All;
I think 20-25 gallons/day per bed seems generous for a new cardiac facility (supposedly incorporating E-Star fixtures) without a laundry and with a kitchen. But the plumbing designer is sure this is low.
Does anyone have a clear simple reference for average long term domestic hot water consumption (preferably measured/metered) in hospitals?
ASHRAE Applications lists 18 gpd/bed for "nursing homes," including their kitchens, but without "heavy laundry" and with the caveat that "data predate modern low-flow fixtures."
A Massachusetts study of total domestic (so both hot and cold) water consumption in hospitals in the early 90's found 40 - 340 gpd/bed, which could even include lawn care.
The 90.1-2004 Users Manual (pg G-32) includes some inputs for long-term DHW energy use for "Health/Institutional" (1100 Btuh/occupant x hourly schedule fractions) that imply about 15 gallons/day per "occupant" if that energy is for actually heating the water and does not include pipe losses.
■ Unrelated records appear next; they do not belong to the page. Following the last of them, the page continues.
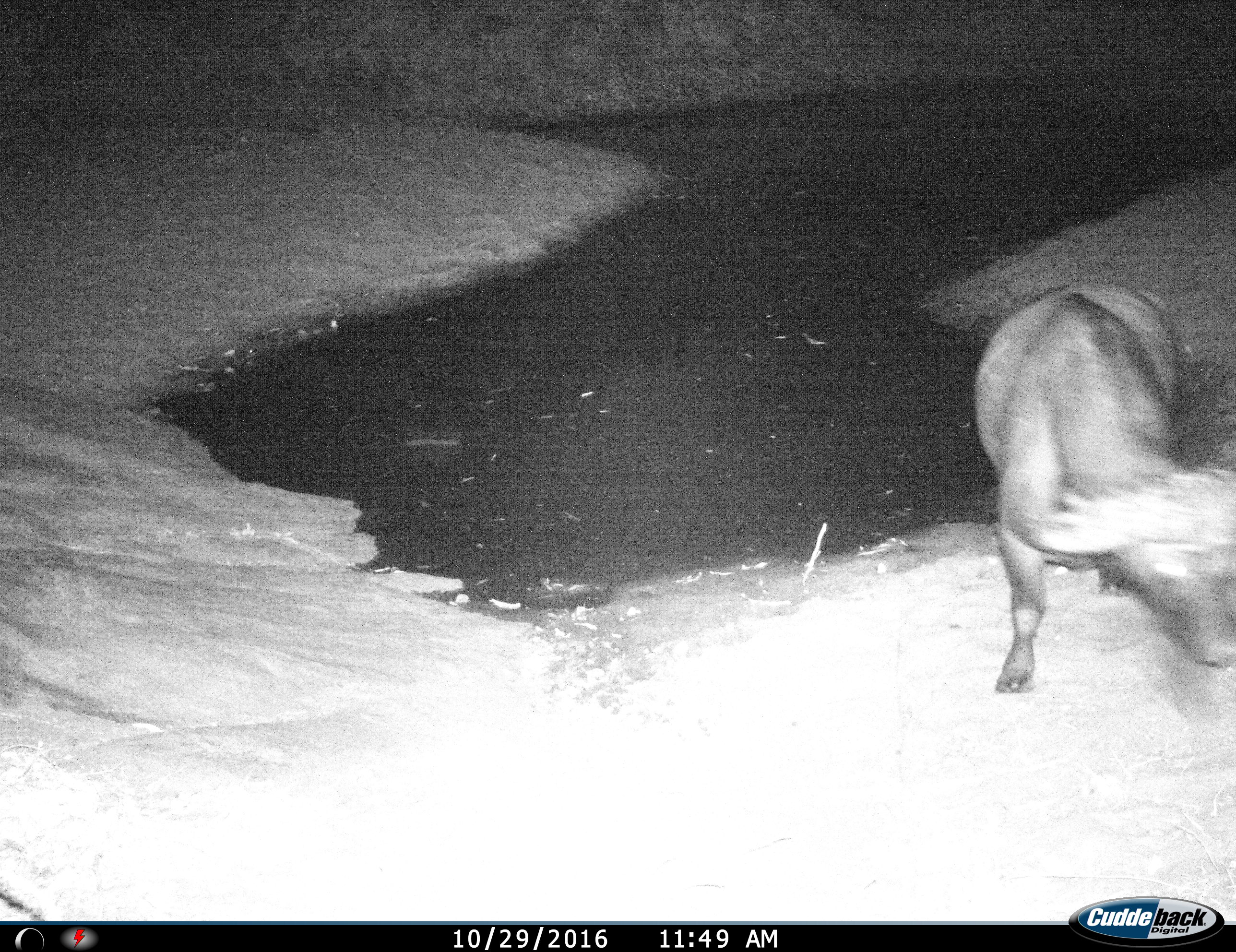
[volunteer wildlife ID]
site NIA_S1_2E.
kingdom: Animalia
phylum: Chordata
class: Mammalia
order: Artiodactyla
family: Bovidae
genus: Syncerus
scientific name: Syncerus caffer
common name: african buffalo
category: buffalo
Buffalo (african buffalo) (Syncerus caffer), count 1. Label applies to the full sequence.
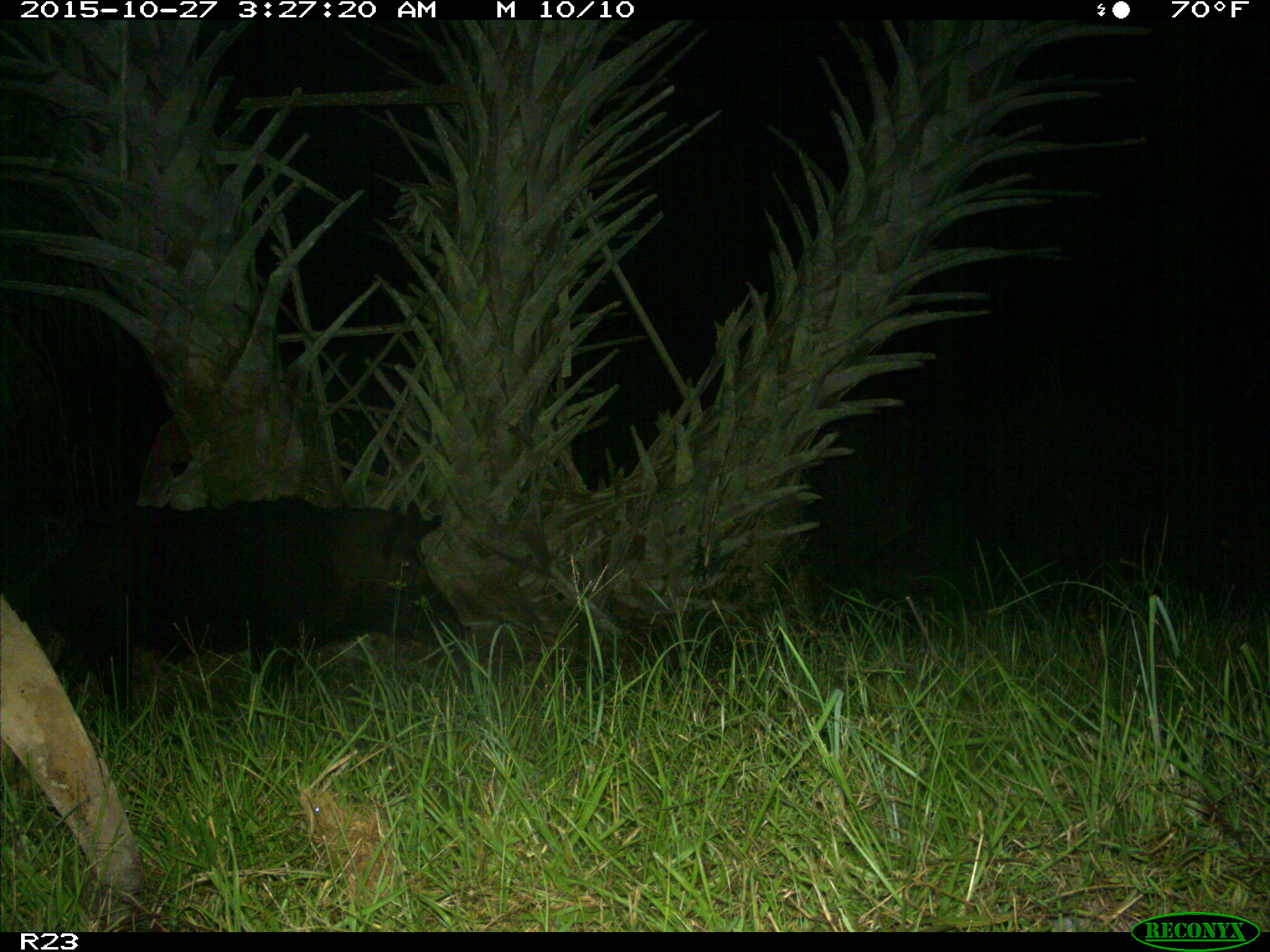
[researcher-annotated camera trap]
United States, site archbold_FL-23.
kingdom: Animalia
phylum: Chordata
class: Mammalia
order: Artiodactyla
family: Suidae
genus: Sus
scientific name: Sus scrofa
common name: wild boar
But the default occupancy density listed there is about 5x the bed density in this proposed hospital, so using it would lead to 65 gpd/bed.
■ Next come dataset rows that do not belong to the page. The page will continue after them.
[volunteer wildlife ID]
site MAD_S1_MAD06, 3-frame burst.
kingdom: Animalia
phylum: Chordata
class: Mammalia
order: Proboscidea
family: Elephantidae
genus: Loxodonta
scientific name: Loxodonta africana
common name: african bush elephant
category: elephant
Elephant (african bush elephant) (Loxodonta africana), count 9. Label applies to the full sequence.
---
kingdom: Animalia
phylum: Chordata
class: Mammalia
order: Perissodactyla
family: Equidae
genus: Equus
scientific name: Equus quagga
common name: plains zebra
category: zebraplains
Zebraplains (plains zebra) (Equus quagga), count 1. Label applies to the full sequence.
The Green Guide for Health Care has about 60 separate occupancy categories with varying DHW rates, occupant densities and schedules; all the DHW rates are also in Btuh/person and vary from 0-1000 Btuh/person, typically 600 Btuh. These are supposedly taken from "90.1-2001 ECB Supplement Tables 7.1A & 7.1B" which are not in the body of 90.1-2001.
And I'm trying to separate energy use due to consumption and energy use due to pipe heat losses. I think I searched Transactions recently and did not find anything new regarding healthcare DHW. At this point I don't care about peak hours, or instant demand, just long term average.